3. Injuries and Casualties caused in Complex, Dangerous and Accident Scenarios
a. In order for AI to learn how to handle complex, dangerous and actual accident scenarios it has to run them over and over. And they have to precisely match, or closely match, the original scenario. To date this is not being done. Which is why there have not been a lot of accidents, injuries or casualties. When that time comes the shadow drivers will have to drive and redrive scenarios that include progressively higher levels of complexity, involving many other vehicles or entities, bad weather, bad roads conditions, system errors etc. Many of those scenarios will be known accident scenarios. To learn these situations it will literally mean billions of miles have to be driven and possibly millions of iterations of these scenarios run to get this data. That will result in accidents, injuries and even casualties in the majority of these cases.
b. To date there have been no children or families harmed by using this process. (There have however been injuries and casualties involving drivers). That is largely because only benign scenarios are being run. The public shadow driving be utilized now occurs on well-marked, well lit, low complexity, well mapped and good environmental conditions. Given every company bringing this technology to market would have to drive that trillion miles and learn from progressively more dangerous scenarios, casualties are inevitable. I suggest that when this is known or that first mass tragedy or death of a child has occurred the public, litigators and governments will react strongly. That will halt progress for a very long time. Far more than self-realization and policing would.
4. AI – Machine Learning – Neural Networks have Inherent Flaws.
a. MIT has stated that these processes miss corner or edge cases. Which result in spontaneous and unexpected errors. And the engineers using the practice do not entirely know how it works.
If you look at these areas individually, let alone in combination, you can see for legal, morale, ethical and financial reasons public shadow driving is untenable.
As for simulation being the solution. I believe the answer is to create an international Simulation Trade Study/Exhibit and Association (Nonprofit). Something we are working on. The purpose being to:
1. Make the industry aware of what simulation can do. Especially in other industries such as aerospace. (Where the FAA has had detailed testing to assess simulation and simulator fidelity levels for decades.)
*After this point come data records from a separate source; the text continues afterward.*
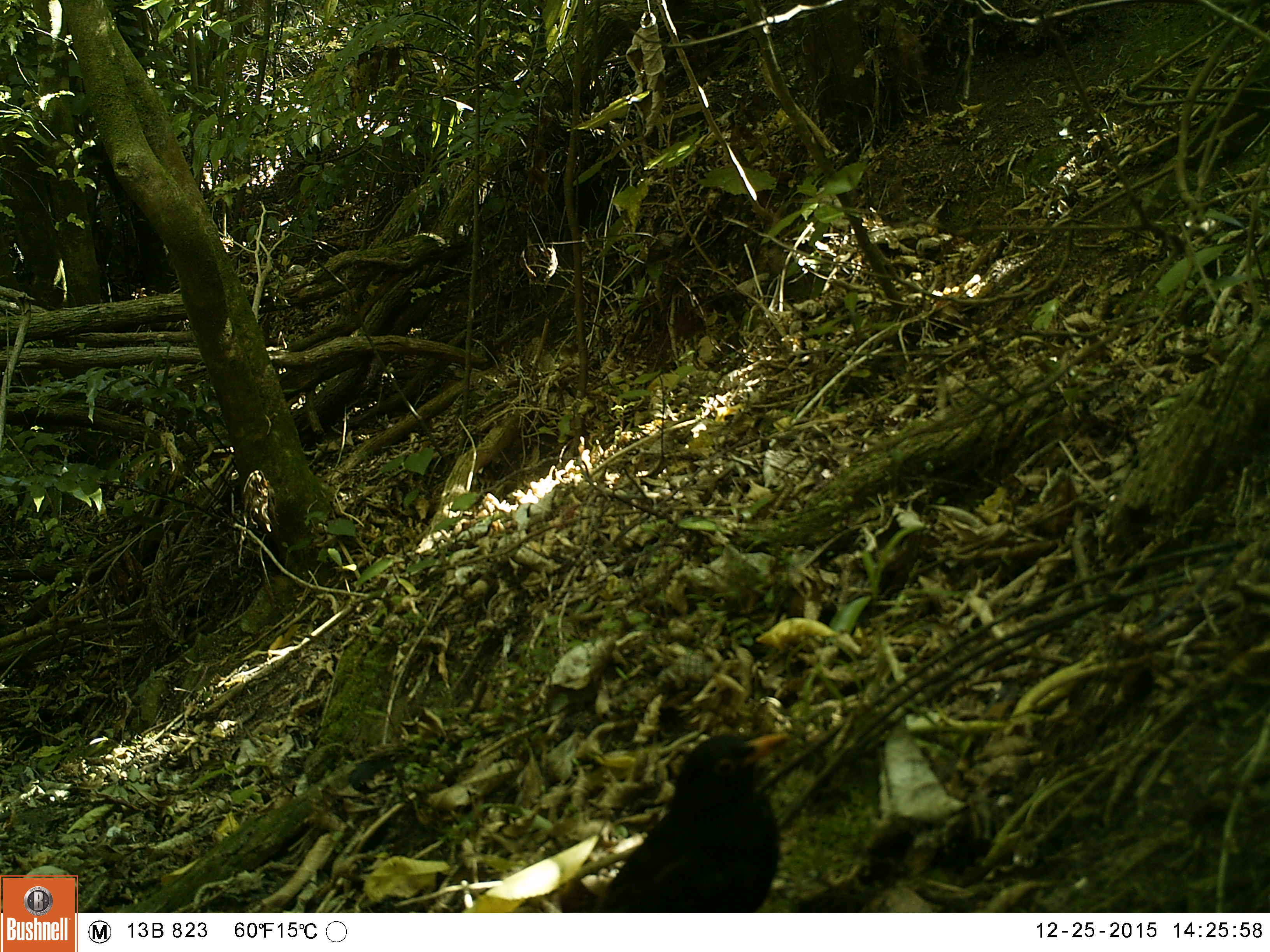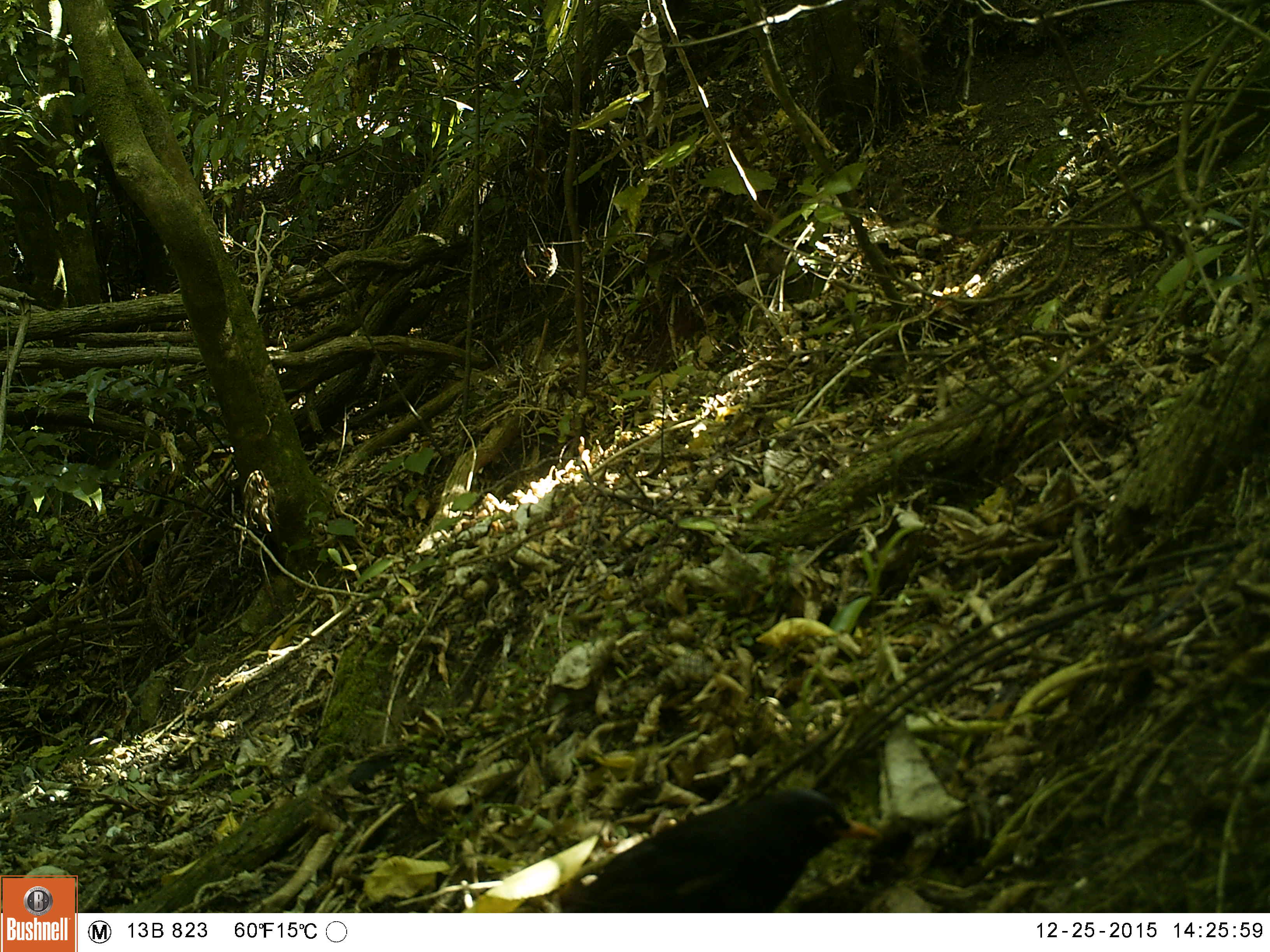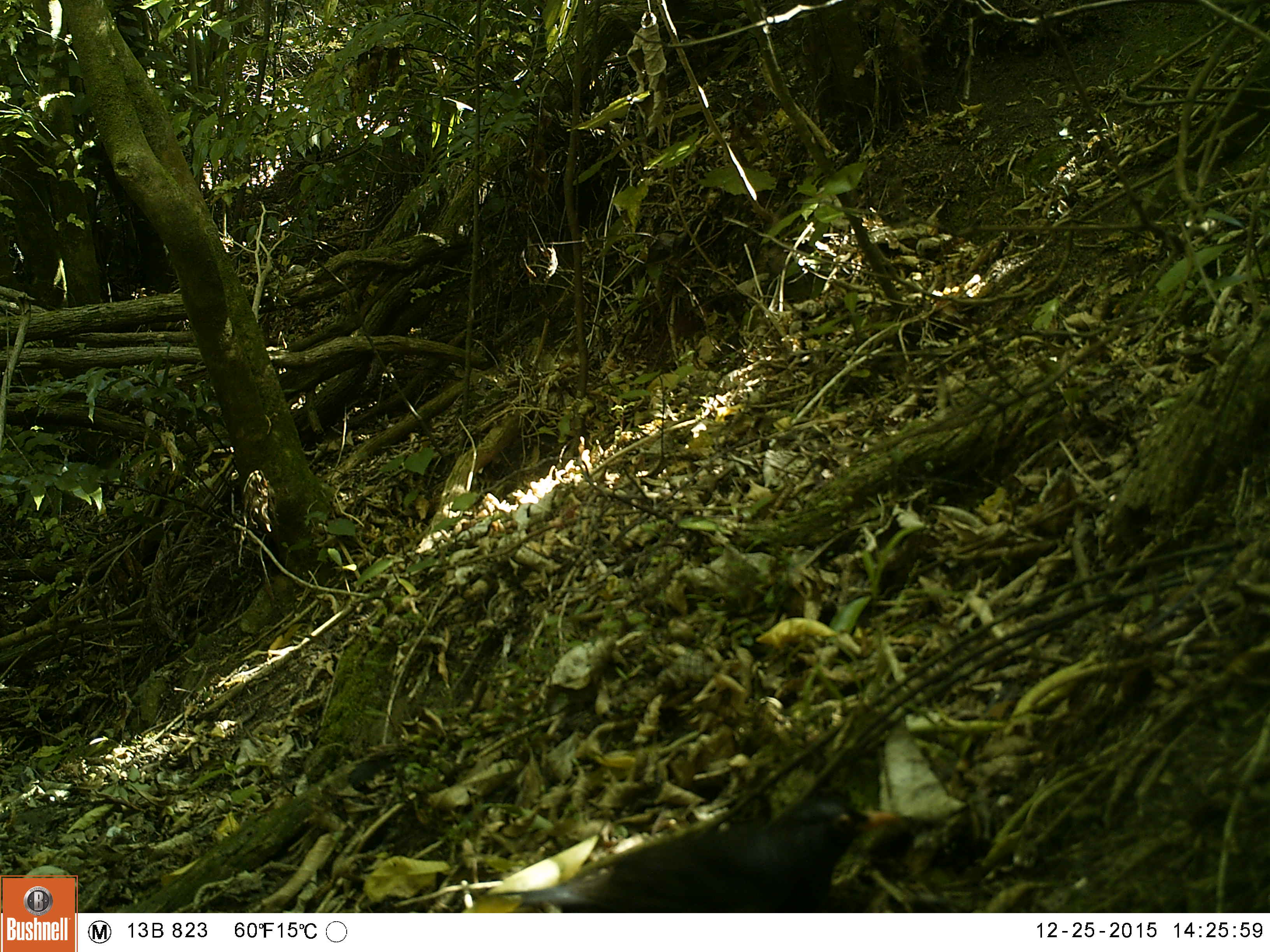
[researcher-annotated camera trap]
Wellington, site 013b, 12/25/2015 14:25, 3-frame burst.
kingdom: Animalia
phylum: Chordata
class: Aves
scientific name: Aves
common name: bird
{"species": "bird (Aves)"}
2. Make the industry aware of the MCity approach to finding the most efficient set of scenarios. Bring that one trillion miles down by 99.9%
3. Make the industry aware of who all the simulation and simulator organizations are.
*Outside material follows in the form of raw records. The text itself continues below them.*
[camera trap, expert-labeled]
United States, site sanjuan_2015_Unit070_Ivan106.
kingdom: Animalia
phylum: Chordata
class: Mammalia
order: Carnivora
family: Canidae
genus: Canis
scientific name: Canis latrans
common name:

4. Evaluate the available products to determine their current capabilities.
5. Determine how close the industry and any individual product is to filling all the capabilities required to eliminate public shadow driving. Where there are gaps determine a way forward to improving products or possibly creating a consortium. This may involve utilizing expertise from other industries.
6. Note- Most companies use simulation. The issue is to what degree they use it. Most of the individuals and companies in this space are unaware of where aerospace simulation is and that technology can be used to improve the autonomous industry simulation and almost eliminate public shadow driving.
Posted: 2017-07-30 @ 5:43pm PT
Yes, wait for it to become a problem before looking for a solution. Short-term, self-interested thoughts are what we should strive for.